Have just put down the same recipe but this time with S04 as i'm hoping to get it clearer. I've been told by many, and the info on the packet backs this up, that Safale SO4 is supposed to flocculate out better. 

I'm not expecting the same beer, as i'm also aware that it will leave a different taste to the US05, but i'll wait and see how it comes out. Never used it until now.

Nath


----------



## Harry Volting (13/4/11)

Great Yeast. Easy and predictable motherflocca at 18C.
I always re-hydrate and have never had any problems.
Hope this helps.
Harry


----------



## Bribie G (13/4/11)

I've never used dry yeast in any UK style full-mash ales. Suppose I should give SO4 a shot just to see what all the fuss is about.


----------



## pimpsqueak (13/4/11)

My sister and I just brewed an APA and we rehydrated some SO4 before pitching. It's lagging a lot though. 14hrs later there is no sign of activity. I am putting this down to the low temps in Wellington. Am flying back to Sydney shortly so I'm leaving it in her capable hands.

I have used it before though and quite successfully. Pitched it dry and it took off like a rocket.


----------



## bignath (13/4/11)

pimpsqueak said:


> Pitched it dry and it took off like a rocket.




That's what i've found too. This batch, (first one i've used SO4 in) is ready for diacetyl rest tonight. Only pitched it sunday, and it's gone from 1045 to 1019 already. Activity was noticed in fermenter 12hours in.

If the flavour and clarity contributions of this yeast are workable into my recipes, then i might have to use it more often. 

I love doing lagers, (and that's what i usually brew), but i'm starting to get sick of the month long fermentation/conditioning thing before it can go in a keg.

Would love to be able to knock out some clear(ish) ales in a fortnight...


----------



## sama (13/4/11)

Works great for english brown ales,and with cold weather looming,perfect timing.


----------



## Nick JD (13/4/11)

S04 sux. 

It's the blue packet of STALL. Gets to 1.020 and goes to sleep. 

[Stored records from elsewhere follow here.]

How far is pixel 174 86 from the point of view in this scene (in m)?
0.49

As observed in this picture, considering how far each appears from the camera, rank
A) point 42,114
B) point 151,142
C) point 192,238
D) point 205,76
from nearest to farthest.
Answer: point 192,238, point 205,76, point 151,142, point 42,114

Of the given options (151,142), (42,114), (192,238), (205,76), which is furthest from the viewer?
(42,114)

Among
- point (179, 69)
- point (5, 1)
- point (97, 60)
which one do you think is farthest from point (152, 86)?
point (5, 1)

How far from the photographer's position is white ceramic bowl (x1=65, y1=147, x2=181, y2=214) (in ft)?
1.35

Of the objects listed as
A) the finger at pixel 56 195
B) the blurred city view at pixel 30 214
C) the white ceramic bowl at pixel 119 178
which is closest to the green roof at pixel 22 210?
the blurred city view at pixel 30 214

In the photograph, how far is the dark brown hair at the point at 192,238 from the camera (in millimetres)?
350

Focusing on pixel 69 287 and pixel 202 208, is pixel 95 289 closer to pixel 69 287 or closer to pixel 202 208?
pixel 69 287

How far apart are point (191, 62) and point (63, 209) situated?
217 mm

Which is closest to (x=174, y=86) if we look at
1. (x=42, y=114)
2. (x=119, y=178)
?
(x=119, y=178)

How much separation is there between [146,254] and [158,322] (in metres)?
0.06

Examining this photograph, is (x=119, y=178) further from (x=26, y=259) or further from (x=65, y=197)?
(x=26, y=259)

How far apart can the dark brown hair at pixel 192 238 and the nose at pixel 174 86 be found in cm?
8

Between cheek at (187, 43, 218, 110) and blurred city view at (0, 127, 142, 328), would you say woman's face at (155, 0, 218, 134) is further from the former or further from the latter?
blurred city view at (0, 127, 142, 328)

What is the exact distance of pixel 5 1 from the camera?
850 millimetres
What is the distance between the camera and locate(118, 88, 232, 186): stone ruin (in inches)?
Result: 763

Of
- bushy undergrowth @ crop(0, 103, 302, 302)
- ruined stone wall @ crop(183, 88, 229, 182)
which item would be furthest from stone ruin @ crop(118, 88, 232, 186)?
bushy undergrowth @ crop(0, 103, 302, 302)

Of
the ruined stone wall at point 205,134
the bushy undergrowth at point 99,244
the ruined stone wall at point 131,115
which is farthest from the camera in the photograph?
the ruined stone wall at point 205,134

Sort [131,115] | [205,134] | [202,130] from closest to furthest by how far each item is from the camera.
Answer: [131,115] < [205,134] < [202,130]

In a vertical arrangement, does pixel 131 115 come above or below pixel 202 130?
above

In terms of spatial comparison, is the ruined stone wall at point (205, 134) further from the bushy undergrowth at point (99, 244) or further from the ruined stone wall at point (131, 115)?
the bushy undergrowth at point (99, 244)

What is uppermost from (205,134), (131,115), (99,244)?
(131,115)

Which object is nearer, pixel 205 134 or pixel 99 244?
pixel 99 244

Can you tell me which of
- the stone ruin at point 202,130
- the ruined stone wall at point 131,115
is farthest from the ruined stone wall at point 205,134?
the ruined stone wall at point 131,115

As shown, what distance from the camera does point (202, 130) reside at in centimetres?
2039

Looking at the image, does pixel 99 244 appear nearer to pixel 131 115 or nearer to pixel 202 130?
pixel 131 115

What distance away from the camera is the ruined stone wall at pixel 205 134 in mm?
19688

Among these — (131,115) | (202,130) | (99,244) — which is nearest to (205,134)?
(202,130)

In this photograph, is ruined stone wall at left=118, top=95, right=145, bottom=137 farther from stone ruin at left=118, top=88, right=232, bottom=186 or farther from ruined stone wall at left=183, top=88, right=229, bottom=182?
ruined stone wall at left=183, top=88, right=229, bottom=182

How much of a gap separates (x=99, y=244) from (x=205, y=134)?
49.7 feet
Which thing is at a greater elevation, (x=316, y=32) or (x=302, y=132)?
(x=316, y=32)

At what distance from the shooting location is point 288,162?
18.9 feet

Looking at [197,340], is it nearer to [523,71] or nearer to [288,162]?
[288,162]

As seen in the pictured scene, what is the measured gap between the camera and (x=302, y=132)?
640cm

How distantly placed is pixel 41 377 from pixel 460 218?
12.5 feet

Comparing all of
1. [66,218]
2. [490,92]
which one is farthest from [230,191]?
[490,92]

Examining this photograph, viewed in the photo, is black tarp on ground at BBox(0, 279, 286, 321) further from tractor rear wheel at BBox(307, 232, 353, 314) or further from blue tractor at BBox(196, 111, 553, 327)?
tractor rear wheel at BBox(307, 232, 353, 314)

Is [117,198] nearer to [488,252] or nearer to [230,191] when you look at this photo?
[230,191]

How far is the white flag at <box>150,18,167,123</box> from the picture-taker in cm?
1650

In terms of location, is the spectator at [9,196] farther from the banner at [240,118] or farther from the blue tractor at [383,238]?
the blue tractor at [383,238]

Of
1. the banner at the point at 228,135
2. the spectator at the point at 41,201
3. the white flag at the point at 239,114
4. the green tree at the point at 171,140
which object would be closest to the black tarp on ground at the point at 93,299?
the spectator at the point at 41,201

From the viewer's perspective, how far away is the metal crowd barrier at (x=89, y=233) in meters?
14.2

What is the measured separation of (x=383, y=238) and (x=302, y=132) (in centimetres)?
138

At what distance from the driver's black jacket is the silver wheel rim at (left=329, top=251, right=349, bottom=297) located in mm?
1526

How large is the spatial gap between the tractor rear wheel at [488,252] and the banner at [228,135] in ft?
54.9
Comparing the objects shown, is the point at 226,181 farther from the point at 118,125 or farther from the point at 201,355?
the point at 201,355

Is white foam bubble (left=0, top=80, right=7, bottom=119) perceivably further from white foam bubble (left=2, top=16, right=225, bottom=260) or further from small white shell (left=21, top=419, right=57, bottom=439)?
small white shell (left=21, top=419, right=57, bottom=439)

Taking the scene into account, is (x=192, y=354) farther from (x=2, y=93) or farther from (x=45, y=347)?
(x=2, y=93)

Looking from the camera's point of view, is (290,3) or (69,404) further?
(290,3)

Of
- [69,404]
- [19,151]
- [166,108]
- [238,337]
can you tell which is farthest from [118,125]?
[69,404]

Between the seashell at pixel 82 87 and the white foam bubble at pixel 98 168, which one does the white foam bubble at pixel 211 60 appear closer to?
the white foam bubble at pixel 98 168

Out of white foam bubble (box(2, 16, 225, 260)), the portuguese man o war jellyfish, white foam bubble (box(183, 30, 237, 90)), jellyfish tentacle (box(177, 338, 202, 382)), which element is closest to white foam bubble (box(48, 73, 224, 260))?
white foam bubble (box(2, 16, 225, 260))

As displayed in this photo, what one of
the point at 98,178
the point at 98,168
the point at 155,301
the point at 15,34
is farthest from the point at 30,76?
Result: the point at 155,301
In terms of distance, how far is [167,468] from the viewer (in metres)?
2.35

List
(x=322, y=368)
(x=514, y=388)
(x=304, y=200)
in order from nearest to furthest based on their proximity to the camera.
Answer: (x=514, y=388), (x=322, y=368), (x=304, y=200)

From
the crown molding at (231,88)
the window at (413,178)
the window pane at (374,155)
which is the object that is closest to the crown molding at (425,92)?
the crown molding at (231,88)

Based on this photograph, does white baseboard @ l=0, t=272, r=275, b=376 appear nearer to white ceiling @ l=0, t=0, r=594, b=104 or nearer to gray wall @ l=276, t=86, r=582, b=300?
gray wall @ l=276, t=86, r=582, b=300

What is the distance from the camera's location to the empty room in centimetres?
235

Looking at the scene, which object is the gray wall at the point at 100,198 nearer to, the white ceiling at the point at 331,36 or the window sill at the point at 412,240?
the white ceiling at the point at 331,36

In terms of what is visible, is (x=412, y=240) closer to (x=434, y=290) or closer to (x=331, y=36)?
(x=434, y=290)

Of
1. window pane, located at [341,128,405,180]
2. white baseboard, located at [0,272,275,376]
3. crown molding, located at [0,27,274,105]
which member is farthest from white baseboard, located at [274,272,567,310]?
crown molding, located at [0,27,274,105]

It'll wake up as soon as you bottle it though.


----------



## super_simian (13/4/11)

I get a squished fruit aroma with 04. Like walking under a plum tree after the fruit has dropped. Anyone else?


----------



## kelbygreen (13/4/11)

i have had 3 beers in the last few months stop at 1020 exactly what is it with this magic number and s04??? done a brew with higher malt bill 1062 OG and it went to 1017 where the 1055's with s04 all stop at 1020 not sure if its the attention or just stalls or what.


----------



## bradsbrew (13/4/11)

Dont think I have had S04 go to sleep on me. I used it heaps in the early days great to use in an english brew that isnt relying on yeast character such as a roasty or chocolate stout. I have a simple rule 

S-04 = malt
S-05 = hops

Cheers Brad


----------



## kelbygreen (13/4/11)

yeah I dont think they stall just anything over 1050 and dont expect it to go much lower then 1020 I like it myself just gotto learn to adjust to the higher FG. much prefer it over us05


----------



## kieran (16/2/12)

kelbygreen said:


> yeah I dont think they stall just anything over 1050 and dont expect it to go much lower then 1020 I like it myself just gotto learn to adjust to the higher FG. much prefer it over us05



I made an exceptionally light beer 2 weeks ago with S04, started at 1036 and went to 1006. By far the lowest FG I've ever had (I'm a bit of a malt monster and normally mash high temp, and get FGs around 1016/1019).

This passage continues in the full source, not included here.